Nearly every day I hear from rabbit owners who have questions about health or behavior. The most entertaining emails and phone calls come from people who are relatively new to rabbits and are discovering just how smart and willful these “cute little bunnies” can be.

This week, I received one of the best yet. Mad Hatter had spent 1.5 years — nearly his entire life — at the West Pennsylvania Humane Society. A family started volunteering with the shelter rabbits last fall, took the Dutch mix home to foster over Christmas, and never brought him back.

What follows is their appeal for help.

He has blossomed into quite the little entertainer. The scared rabbit that I saw at the shelter who would only sit under a chair in the corner no longer exists.

He gets up with us every morning like clockwork and runs around the house for awhile when I’m making breakfast for Sarah — and for him, of course. When it’s time for Sarah to go to school, he will quietly go back in his pen and nap away most of the afternoon until she comes home.

Hatter adores Sarah and will lie at her feet on his back and just gaze up at her. If she is on the floor watching TV, he is snuggled right up against her.

Here is my issue: Hatter can be very demanding. When he wants something, he will just loudly thump until you figure out what it is. If he starts this at night, I can go in his room 10 times and tell him to stop and nothing happens. If he wakes Sarah, she walks in, says, “Enough, Hatter go to bed!” and there’s peace and quiet for the rest of the night.

Sarah was gone yesterday so I took his food in to him but he would not come out and eat until she got home. She always sits with him while he eats because the computer is in the same room and she is usually doing homework or something.

If the door to his room is not shut all the way at night, he will thump. If Sarah is out over the weekend and not here to put him to bed, he thumps. It makes for a long night and if I put my pit bull, Mojo, in with him—each lying on their own side of the pen—that will calm him down.

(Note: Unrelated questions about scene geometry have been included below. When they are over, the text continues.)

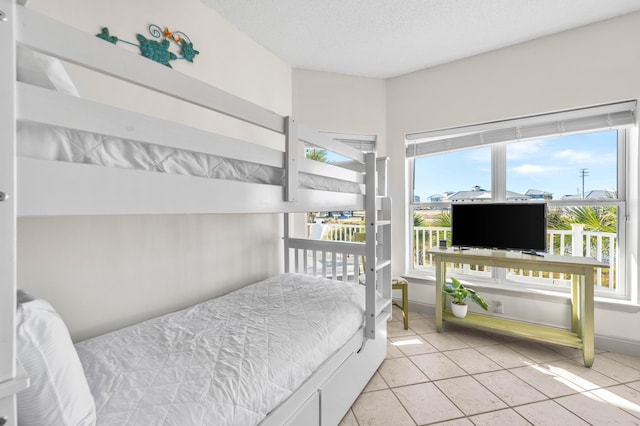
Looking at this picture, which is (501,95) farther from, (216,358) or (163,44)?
(216,358)

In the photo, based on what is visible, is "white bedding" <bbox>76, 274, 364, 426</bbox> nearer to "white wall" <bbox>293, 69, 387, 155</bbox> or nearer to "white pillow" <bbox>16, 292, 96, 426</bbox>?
"white pillow" <bbox>16, 292, 96, 426</bbox>

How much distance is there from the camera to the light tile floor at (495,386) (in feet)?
5.26

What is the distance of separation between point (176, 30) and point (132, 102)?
67 cm

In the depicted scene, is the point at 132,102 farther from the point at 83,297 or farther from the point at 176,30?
the point at 83,297

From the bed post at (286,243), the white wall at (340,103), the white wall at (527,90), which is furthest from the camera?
the white wall at (340,103)

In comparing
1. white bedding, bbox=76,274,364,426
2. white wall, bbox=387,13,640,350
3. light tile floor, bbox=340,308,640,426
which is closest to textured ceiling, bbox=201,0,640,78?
white wall, bbox=387,13,640,350

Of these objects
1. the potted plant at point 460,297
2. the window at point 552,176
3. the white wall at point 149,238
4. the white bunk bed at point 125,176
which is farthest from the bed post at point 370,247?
the window at point 552,176

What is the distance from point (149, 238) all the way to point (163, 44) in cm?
125

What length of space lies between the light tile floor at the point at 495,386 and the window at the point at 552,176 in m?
0.73

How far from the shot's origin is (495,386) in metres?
1.88

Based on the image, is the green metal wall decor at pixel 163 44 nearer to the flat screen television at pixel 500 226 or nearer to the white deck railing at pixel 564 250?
the white deck railing at pixel 564 250

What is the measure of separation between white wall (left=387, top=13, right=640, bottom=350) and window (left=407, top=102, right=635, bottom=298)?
122 mm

He has a good connection with Mojo, who is 10 years old. Hatter will put his face down between Mojo’s front paws and Mojo will lick his head and ears. Even the vet commented on what clean ears he had. I did not mention the strange dog relationship.

Other than that, Mojo is basically a step Hatter uses to get up on the furniture. I never leave them alone without them being separated by the cage or the gate.

Anyway — back to this thumping issue. Sometimes it’s just that he doesn’t want what you give him for dinner. He will toss the plate and thump until you come and see what’s up. Mind you, I don’t give in, I just put the food back on the plate and leave. He will eventually eat after two or three tosses and multiple thumps.

His favorite treat is a small slice of seedless watermelon. However, if you put it on the plate in his cage, he picks it up and drops it on the floor in front of you. I’m not sure why because he doesn’t do this with any other food but he wants you to hold it while he eats it. Then, when he is done, he goes on his merry little way.

Even when he is running around he will just stop in front of you and thump like you’re supposed to know what he wants.

The vet assured me that Mad Hatter is very healthy. He can jump like he has springs on his feet. Sometimes you just see this blur of fur go by. He is very good with his litter box. I really have no complaints, I just need to know some more about the thumping issue. Sometimes it disturbs me that he may need something and I’m not sure what.”

Dog owners, cat behaviorists, horse people, bird trainers — and, of course, rabbit folks — have you seen similar behaviors? How would you translate Mad Hatter’s thumping? What methods worked for your bossy or ”vocal” pets?

I will forward all feedback to this family and write a follow-up in four weeks.